The same goes for your marketing. Your website is the front of the house that your customers see and interact with. It’s the public-facing aspect of your business. For it to be successful, it needs a well-run back-of-house or CRM.
Even the best servers can’t make up for a meal that takes too long to come out or an extremely overcooked steak, just as the world's greatest chef can’t run a successful restaurant with incompetent servers. They need to work together.
Delivering Different Experiences
Do you treat strangers and friends the same way when you meet them in public? Of course not, so why would you treat first-time website visitors the same as well-nurtured leads or even customers?

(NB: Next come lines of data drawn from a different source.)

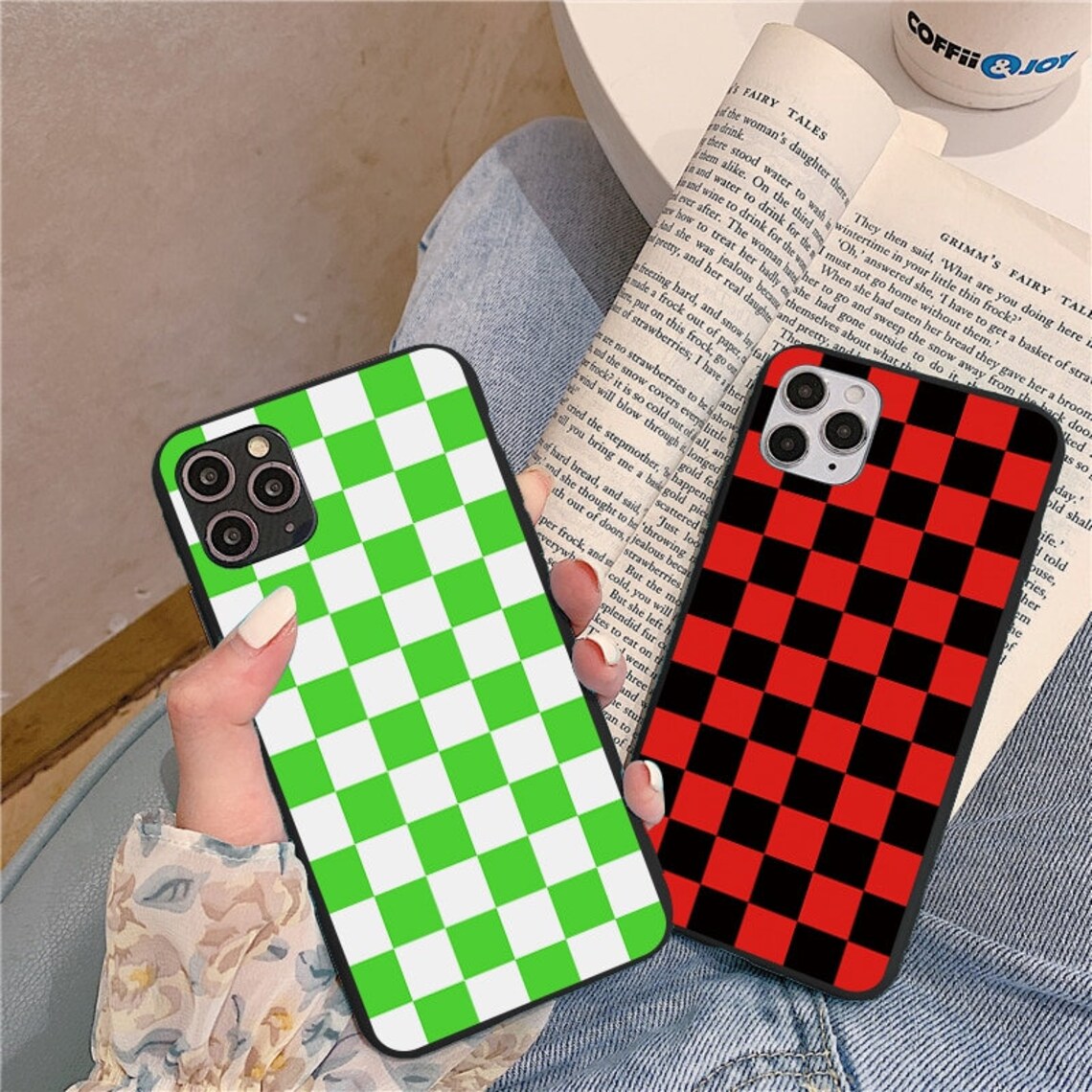 samsung a11 a21 a31 a41 a51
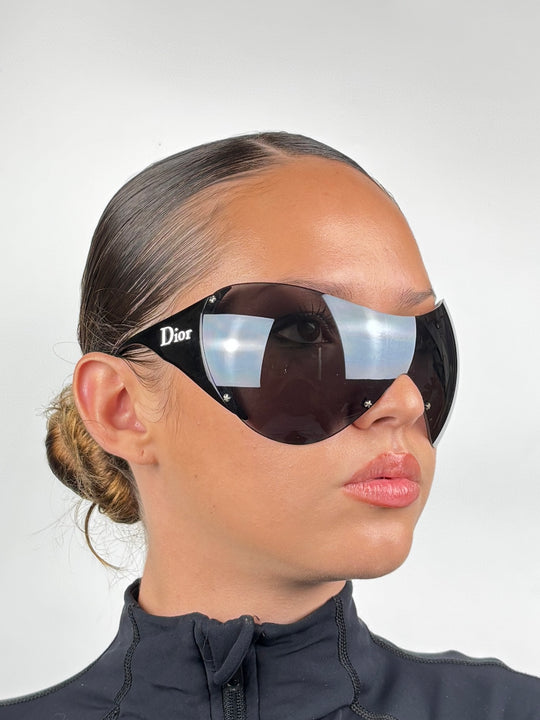 DIOR - SKI 1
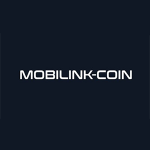 Mobilink Token-MOLK.png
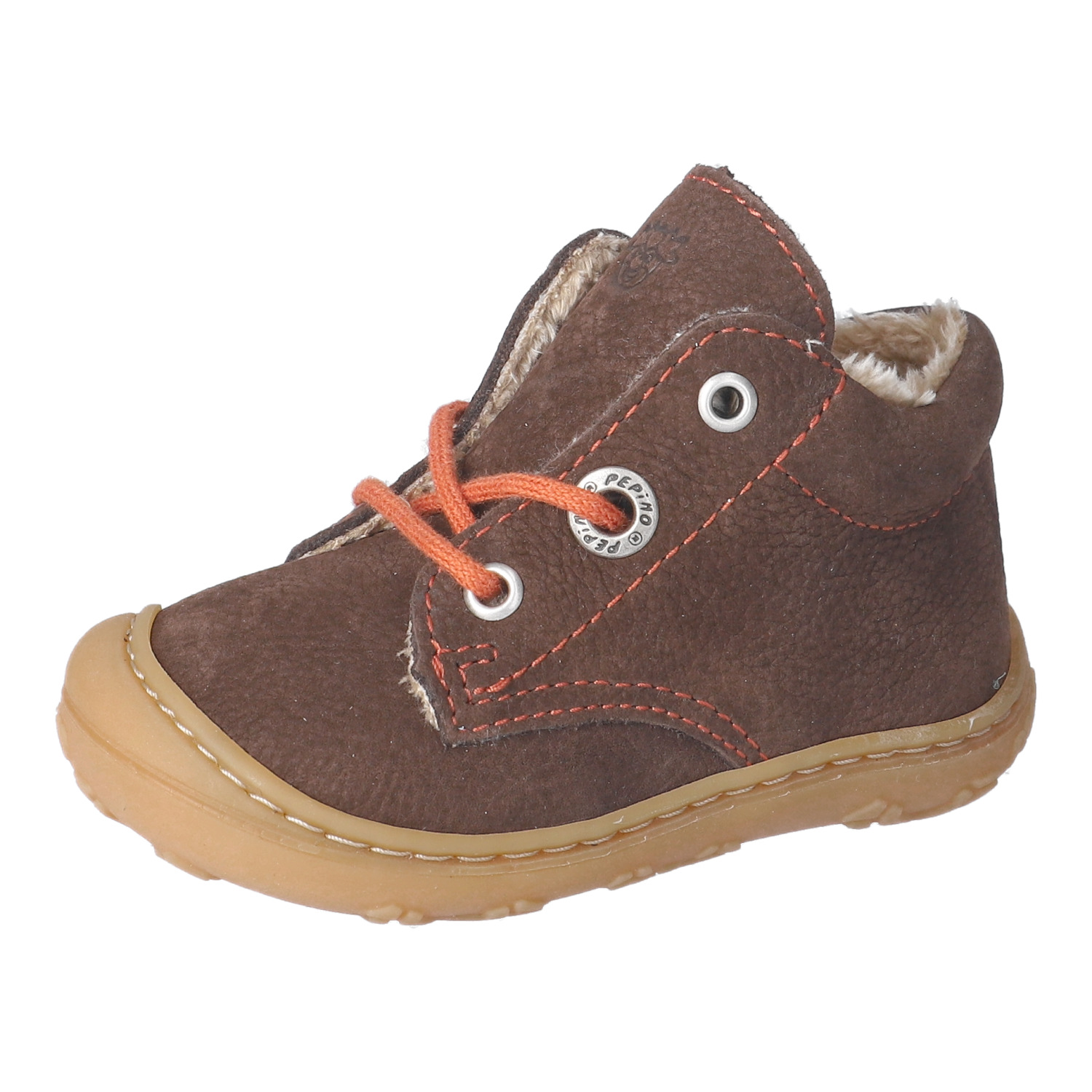 CORANY - Lauflernschuhe CORANY - Lauflernschuhe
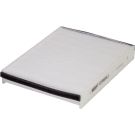 Hengst Filter Filter, Innenraumluft E3905LI
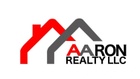 Aaron Realty 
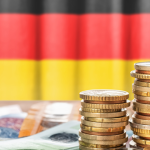 Economia germană va pierde anul acesta 49 de miliarde de euro din cauza insuficienţei forţei de muncă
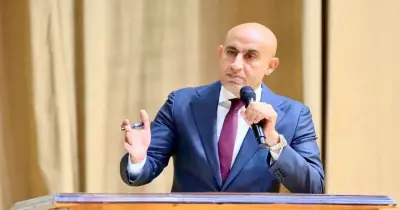 قاعدة البيانات الوطنية المتكاملة للتعليم.. محاولة لإصلاح المنظومة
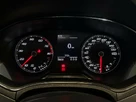 2018-seat-ibiza-10-tsi-se-design-small-37
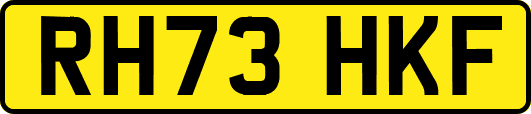 RH73HKF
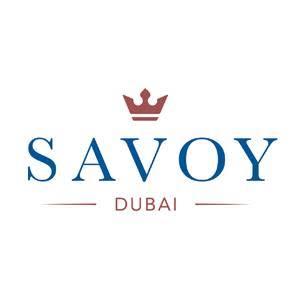 Savoy Dubai Coupons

They are all in different stages of the buying process, have varying levels of familiarity with your company, and ask different questions. When your website and your CRM act as one, you can tailor the user experience based on where they are in the buying journey.
With automation, this can happen in real-time. For example, a new contact fills out a demo request form. You want to assign a sales rep immediately, provide the lead with that rep's calendar so they can schedule a call, create a deal in your pipeline, automate lead score and likelihood to close, and update any necessary list memberships.
Once they book, you’ll want to follow up with the lead and provide a confirmation of their booked call, notify the rep that someone has booked a call with them, update your sales forecast, and populate a report to know what campaigns or assets influenced this lead to book a call.
This can happen within seconds if your website and CRM are closely aligned. But if they are out of sync, none of that can happen.
It works both ways. What a user does on your website should update their information in your CRM. Then a salesperson knows what they’ve interacted with and will have an idea of what they are interested in or what they know about the company.
This information also allows you to make a completely customized website experience for them depending on CRM factors like buying stage, company size, page visits, etc. You can then change the content they see to answer questions your users will naturally have as they move through the buying process with you.
Creating personalized experiences for your customers increases the likelihood of conversion.
Now, all of that may sound complicated. You can start much simpler, but this is where you can take it!
Beyond a CRM and Website Integration
How most marketers look to achieve this through a complicated tech stack. They'll have a website and CRM integration, often connecting Salesforce and WordPress.
Some might use MailChimp for email marketing or other integrations to help with their sales pipeline and CRM tooling. It can easily become a mess of integrated tools trying to communicate with each other.
Rather than passing along customer information between all these platforms, try a system that combines them on one platform. That's one of the reasons we love HubSpot.
They are a CRM and Website in one. It's the best way to integrate your website and CRM software to help you close more deals.
You no longer need different CRM solutions for lead management, marketing campaigns, customer data, or your sales funnel. It's all on one system, a piece of your CMS software. That's what sets HubSpot apart from other CMS platforms and CRM systems.
Get your sales team and marketing team aligned and on the same page.
Remember, all your marketing leads back to the website and CRM.
Thinking about these as the same tool puts you ahead of the curve and sets you up to build a high-converting website.